What needs to be done
Reproduce verbatim the stretch of the material from the line containing "How far is red" through the end of the material.
┌─ Records for this exercise
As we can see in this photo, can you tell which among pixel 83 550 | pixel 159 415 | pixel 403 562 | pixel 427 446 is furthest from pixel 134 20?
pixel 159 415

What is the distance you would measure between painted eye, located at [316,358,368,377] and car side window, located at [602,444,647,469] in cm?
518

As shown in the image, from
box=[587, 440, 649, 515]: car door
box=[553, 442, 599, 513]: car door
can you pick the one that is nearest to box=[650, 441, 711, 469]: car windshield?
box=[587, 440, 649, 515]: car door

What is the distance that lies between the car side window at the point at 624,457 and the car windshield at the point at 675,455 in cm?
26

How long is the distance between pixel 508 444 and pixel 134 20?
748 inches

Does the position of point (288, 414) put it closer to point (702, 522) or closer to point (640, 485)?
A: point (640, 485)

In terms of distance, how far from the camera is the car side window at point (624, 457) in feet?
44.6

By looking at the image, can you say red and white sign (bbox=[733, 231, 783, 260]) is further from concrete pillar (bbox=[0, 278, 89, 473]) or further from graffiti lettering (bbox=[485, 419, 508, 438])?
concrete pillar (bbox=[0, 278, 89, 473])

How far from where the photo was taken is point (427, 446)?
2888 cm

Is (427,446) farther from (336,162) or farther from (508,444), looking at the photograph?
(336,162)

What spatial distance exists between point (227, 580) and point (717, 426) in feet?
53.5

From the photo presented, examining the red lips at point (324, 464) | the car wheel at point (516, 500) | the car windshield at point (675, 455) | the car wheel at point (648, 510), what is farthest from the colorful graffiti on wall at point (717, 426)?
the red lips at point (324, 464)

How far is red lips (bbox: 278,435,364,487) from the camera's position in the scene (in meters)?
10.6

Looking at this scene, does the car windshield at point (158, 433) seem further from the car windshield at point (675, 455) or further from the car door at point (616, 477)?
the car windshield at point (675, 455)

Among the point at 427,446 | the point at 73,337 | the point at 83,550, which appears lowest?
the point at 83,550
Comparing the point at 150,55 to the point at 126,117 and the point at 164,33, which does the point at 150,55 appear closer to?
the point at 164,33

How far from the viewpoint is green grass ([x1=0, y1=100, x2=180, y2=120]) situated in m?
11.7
└─
Task solution
How far is red lips (bbox: 278,435,364,487) from the camera's position in the scene (in meters)?
10.6

Looking at this scene, does the car windshield at point (158, 433) seem further from the car windshield at point (675, 455) or further from the car door at point (616, 477)?
the car windshield at point (675, 455)

Among the point at 427,446 | the point at 73,337 | the point at 83,550, which appears lowest?
the point at 83,550
Comparing the point at 150,55 to the point at 126,117 and the point at 164,33, which does the point at 150,55 appear closer to?
the point at 164,33

How far from the viewpoint is green grass ([x1=0, y1=100, x2=180, y2=120]) situated in m?
11.7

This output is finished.